RECORD SET
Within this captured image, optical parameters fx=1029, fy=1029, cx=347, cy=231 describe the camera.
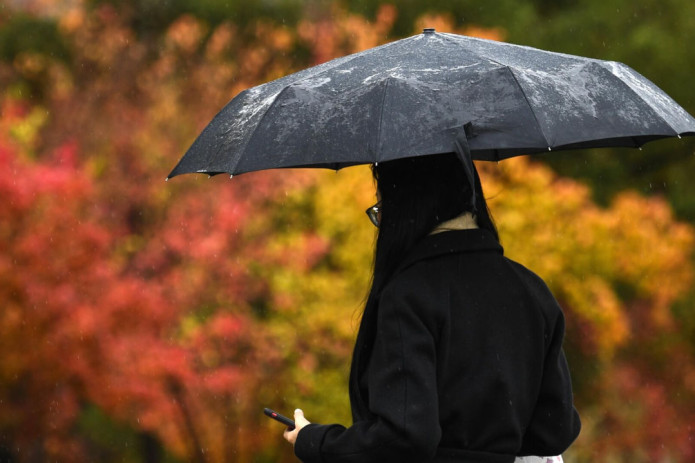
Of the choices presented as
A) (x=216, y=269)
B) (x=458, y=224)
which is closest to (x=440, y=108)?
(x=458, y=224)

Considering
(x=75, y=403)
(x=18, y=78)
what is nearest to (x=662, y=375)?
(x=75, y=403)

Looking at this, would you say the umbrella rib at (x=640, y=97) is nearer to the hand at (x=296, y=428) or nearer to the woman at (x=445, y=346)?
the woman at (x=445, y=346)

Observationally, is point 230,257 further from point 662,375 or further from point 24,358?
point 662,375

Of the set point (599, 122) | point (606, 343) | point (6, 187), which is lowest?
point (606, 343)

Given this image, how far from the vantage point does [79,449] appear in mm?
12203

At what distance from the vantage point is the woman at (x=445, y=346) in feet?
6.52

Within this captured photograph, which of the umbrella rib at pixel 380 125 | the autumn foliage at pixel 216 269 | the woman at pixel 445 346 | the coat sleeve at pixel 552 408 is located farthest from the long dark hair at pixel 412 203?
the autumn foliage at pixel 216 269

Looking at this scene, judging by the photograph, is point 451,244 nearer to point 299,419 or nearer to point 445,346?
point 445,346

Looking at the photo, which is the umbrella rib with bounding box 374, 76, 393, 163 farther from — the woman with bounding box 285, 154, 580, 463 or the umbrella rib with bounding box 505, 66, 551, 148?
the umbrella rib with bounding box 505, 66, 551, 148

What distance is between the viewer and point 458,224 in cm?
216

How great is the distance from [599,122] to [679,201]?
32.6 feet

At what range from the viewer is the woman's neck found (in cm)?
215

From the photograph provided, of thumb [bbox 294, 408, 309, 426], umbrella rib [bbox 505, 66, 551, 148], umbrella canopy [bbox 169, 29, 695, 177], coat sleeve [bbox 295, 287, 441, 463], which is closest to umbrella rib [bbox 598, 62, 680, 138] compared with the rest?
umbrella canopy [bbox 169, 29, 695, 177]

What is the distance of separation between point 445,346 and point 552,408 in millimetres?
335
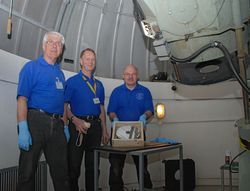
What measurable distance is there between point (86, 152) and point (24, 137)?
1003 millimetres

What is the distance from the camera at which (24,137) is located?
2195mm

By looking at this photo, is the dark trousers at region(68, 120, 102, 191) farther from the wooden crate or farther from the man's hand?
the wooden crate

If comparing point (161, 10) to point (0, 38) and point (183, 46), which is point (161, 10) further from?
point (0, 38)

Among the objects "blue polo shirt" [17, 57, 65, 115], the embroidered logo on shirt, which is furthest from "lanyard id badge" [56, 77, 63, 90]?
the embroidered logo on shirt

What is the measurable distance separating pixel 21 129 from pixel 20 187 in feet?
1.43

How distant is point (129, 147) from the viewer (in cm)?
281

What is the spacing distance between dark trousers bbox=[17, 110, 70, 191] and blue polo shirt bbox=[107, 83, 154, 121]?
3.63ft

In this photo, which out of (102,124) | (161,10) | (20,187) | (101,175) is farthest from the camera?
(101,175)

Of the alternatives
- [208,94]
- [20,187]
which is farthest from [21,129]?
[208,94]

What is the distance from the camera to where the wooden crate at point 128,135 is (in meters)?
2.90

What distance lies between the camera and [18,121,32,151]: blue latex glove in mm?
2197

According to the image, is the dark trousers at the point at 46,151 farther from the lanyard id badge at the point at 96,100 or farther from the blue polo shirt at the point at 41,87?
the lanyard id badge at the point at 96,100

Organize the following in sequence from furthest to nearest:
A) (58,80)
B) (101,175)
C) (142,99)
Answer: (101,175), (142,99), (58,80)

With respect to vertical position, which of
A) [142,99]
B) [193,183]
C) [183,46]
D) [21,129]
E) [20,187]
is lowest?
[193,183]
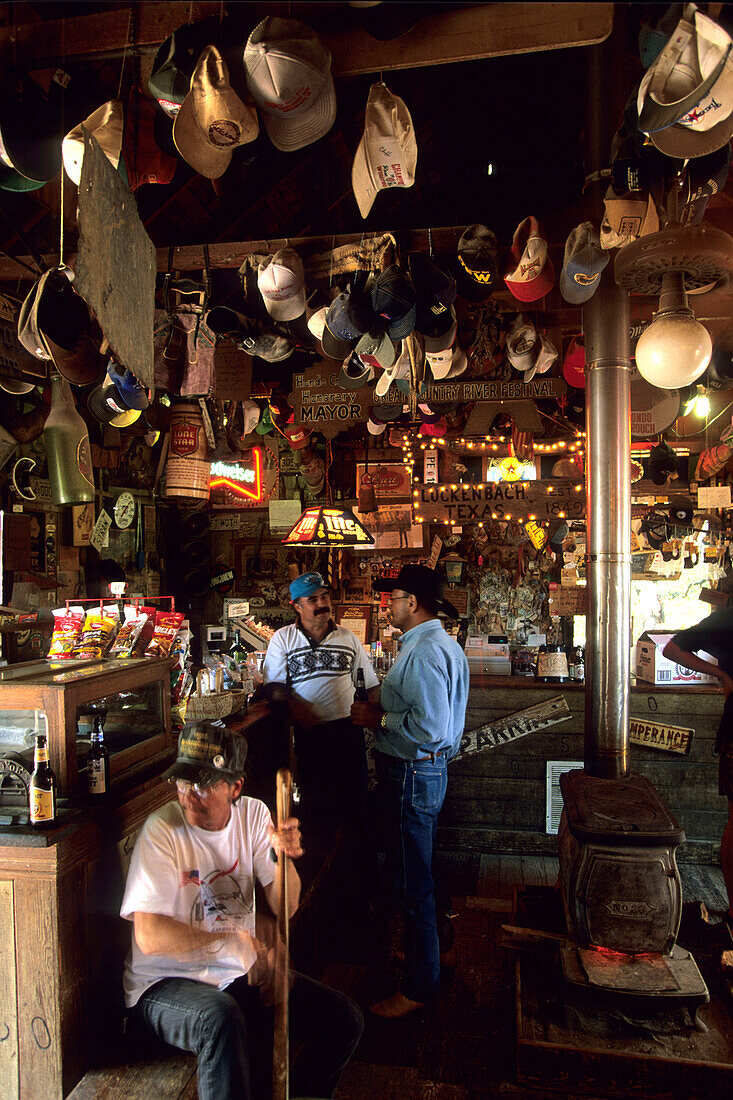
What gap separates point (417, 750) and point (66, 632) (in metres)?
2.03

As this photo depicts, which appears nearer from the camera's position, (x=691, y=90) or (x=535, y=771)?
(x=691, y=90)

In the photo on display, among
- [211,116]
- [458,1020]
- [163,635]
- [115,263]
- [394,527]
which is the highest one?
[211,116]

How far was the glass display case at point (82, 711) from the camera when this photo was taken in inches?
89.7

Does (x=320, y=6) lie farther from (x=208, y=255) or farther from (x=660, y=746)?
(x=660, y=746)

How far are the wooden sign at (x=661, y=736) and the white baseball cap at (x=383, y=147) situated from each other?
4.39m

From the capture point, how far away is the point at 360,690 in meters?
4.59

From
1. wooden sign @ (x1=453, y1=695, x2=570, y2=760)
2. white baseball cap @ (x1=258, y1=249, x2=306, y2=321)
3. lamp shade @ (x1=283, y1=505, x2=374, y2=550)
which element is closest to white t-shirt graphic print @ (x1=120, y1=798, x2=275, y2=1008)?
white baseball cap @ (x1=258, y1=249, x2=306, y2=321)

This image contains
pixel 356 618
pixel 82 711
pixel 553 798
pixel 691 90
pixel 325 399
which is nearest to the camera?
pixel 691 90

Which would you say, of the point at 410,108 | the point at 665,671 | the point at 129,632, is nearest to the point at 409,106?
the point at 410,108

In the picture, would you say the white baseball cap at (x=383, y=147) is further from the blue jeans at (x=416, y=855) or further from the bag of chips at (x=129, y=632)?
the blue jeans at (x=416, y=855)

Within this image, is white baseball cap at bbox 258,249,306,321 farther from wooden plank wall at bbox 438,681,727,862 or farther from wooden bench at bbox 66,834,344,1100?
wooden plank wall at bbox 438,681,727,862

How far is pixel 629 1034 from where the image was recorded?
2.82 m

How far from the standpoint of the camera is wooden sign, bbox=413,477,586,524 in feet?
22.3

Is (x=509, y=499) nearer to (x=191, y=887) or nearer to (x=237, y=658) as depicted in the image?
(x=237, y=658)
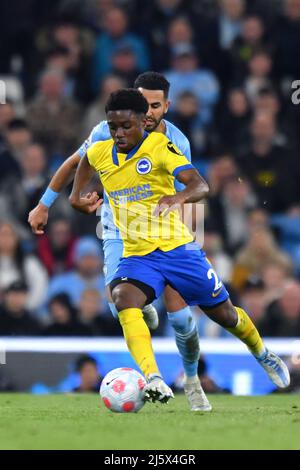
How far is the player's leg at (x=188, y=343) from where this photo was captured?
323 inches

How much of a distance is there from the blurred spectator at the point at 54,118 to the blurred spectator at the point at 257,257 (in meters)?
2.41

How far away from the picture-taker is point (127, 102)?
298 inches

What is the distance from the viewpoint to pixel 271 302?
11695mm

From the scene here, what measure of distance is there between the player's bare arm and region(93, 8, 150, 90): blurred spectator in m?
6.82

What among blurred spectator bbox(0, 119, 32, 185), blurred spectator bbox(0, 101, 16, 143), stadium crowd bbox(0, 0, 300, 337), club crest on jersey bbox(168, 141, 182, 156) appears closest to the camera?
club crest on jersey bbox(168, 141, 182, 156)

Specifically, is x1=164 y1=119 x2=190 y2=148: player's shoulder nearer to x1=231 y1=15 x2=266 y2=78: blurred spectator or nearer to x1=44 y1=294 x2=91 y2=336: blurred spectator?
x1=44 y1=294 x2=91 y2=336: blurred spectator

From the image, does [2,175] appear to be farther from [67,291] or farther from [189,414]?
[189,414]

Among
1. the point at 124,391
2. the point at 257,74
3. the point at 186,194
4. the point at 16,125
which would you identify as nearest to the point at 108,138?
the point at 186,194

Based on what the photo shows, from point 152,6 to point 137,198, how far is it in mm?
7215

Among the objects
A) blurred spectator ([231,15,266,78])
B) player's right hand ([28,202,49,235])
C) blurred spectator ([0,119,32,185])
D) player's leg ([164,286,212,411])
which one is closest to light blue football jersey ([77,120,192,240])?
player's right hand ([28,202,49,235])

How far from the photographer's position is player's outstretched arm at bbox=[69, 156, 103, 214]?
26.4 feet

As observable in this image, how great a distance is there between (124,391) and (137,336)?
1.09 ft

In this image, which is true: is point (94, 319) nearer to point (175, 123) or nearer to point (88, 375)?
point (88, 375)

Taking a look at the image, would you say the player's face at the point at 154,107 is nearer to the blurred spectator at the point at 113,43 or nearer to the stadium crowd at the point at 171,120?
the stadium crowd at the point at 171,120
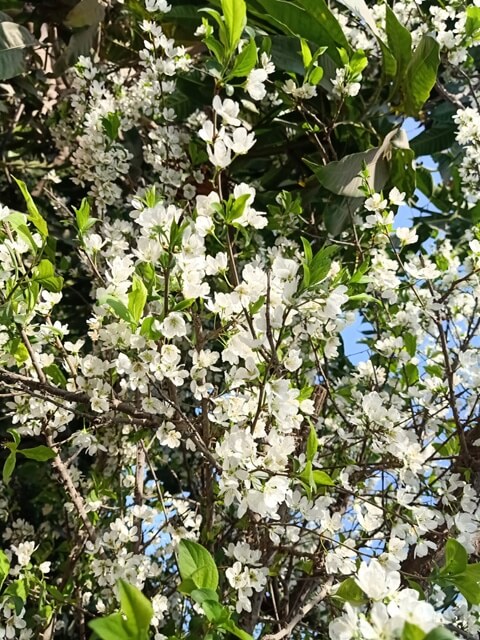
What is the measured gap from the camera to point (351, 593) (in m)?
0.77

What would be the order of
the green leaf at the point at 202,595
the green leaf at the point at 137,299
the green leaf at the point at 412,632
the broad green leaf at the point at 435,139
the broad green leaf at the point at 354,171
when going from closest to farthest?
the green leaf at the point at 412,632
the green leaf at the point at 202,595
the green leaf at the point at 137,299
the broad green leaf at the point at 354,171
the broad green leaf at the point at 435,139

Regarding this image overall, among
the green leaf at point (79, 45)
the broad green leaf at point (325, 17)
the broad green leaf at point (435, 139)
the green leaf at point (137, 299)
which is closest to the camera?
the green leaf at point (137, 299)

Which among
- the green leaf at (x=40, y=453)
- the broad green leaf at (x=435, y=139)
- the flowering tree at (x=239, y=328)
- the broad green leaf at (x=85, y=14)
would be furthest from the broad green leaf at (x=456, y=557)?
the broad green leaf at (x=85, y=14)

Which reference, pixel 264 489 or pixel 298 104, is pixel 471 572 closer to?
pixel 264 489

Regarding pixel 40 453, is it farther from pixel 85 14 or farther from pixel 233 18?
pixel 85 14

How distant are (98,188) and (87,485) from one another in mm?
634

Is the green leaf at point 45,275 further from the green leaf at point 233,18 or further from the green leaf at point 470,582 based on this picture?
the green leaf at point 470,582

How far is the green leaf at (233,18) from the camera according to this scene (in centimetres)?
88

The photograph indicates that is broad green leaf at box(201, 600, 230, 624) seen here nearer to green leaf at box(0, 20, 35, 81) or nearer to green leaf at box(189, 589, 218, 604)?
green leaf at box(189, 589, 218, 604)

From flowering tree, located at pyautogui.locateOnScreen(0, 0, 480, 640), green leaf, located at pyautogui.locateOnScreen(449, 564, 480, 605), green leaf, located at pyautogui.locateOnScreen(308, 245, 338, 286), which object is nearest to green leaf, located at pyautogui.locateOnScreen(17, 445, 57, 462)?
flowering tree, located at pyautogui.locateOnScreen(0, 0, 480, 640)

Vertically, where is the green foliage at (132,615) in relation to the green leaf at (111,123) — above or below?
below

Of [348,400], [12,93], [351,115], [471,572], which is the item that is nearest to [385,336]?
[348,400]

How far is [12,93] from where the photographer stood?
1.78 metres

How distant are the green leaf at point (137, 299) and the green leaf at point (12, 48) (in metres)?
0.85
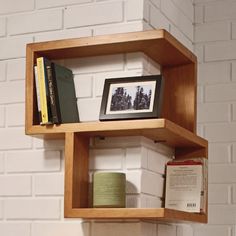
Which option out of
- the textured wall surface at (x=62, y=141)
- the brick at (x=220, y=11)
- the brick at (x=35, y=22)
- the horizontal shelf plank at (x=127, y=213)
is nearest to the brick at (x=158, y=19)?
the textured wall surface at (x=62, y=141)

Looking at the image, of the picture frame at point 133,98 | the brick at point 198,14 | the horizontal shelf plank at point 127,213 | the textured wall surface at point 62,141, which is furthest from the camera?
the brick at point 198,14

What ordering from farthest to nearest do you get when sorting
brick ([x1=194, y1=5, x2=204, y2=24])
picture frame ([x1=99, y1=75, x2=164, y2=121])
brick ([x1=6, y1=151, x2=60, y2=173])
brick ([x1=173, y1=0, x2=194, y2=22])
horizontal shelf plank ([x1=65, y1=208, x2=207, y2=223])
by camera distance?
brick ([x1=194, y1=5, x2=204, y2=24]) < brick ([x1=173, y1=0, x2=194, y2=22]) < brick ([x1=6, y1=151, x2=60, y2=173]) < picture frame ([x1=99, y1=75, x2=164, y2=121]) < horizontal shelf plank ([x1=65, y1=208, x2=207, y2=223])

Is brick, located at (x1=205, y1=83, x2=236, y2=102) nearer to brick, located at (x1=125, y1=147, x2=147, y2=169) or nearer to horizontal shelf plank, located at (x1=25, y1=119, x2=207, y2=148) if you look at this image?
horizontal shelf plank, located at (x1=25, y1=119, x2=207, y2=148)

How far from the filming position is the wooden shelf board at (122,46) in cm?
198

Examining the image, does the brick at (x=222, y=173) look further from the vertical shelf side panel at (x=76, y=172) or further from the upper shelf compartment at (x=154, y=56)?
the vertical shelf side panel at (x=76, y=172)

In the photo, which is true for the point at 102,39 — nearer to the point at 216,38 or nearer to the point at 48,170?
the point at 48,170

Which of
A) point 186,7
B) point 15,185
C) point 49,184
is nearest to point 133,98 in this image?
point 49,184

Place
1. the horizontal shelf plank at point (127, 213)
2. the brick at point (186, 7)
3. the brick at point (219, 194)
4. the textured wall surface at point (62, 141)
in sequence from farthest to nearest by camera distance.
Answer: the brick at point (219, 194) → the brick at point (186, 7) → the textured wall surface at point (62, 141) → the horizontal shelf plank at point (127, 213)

DO THIS
Rewrite the lines of the records starting at the line that contains "Regarding this image overall, among" and ending at the line that contains "1.78 metres" as a Markdown table with the columns Row and Line, giving each line its own numbered row and leaving out blank lines.

EXPECTED ANSWER
| Row | Line |
|---|---|
| 1 | Regarding this image overall, among |
| 2 | the green leaf at point (79, 45) |
| 3 | the broad green leaf at point (325, 17) |
| 4 | the broad green leaf at point (435, 139) |
| 5 | the green leaf at point (137, 299) |
| 6 | which is closest to the camera? |
| 7 | the green leaf at point (137, 299) |
| 8 | Which among |
| 9 | - the green leaf at (x=40, y=453) |
| 10 | - the broad green leaf at (x=435, y=139) |
| 11 | - the flowering tree at (x=239, y=328) |
| 12 | - the broad green leaf at (x=85, y=14) |
| 13 | would be furthest from the broad green leaf at (x=456, y=557)? |
| 14 | the broad green leaf at (x=85, y=14) |
| 15 | Which reference, pixel 264 489 or pixel 298 104, is pixel 471 572 closer to? |
| 16 | pixel 264 489 |
| 17 | Regarding pixel 40 453, is it farther from pixel 85 14 or farther from pixel 233 18? |
| 18 | pixel 85 14 |
| 19 | How distant are (98,188) and (87,485) from one another in mm? |
| 20 | 634 |
| 21 | Is the green leaf at point 45,275 further from the green leaf at point 233,18 or further from the green leaf at point 470,582 based on this picture? |
| 22 | the green leaf at point 470,582 |
| 23 | How far is the green leaf at (233,18) from the camera according to this scene (in centimetres)? |
| 24 | 88 |
| 25 | The photograph indicates that is broad green leaf at box(201, 600, 230, 624) seen here nearer to green leaf at box(0, 20, 35, 81) or nearer to green leaf at box(189, 589, 218, 604)? |
| 26 | green leaf at box(189, 589, 218, 604) |
| 27 | From flowering tree, located at pyautogui.locateOnScreen(0, 0, 480, 640), green leaf, located at pyautogui.locateOnScreen(449, 564, 480, 605), green leaf, located at pyautogui.locateOnScreen(308, 245, 338, 286), which object is nearest to green leaf, located at pyautogui.locateOnScreen(17, 445, 57, 462)? |
| 28 | flowering tree, located at pyautogui.locateOnScreen(0, 0, 480, 640) |
| 29 | Vertically, where is the green foliage at (132,615) in relation to the green leaf at (111,123) — above or below? |
| 30 | below |
| 31 | Of [348,400], [12,93], [351,115], [471,572], which is the item that is nearest to [385,336]? |
| 32 | [348,400] |
| 33 | How far is [12,93] from where the photographer stood? |
| 34 | 1.78 metres |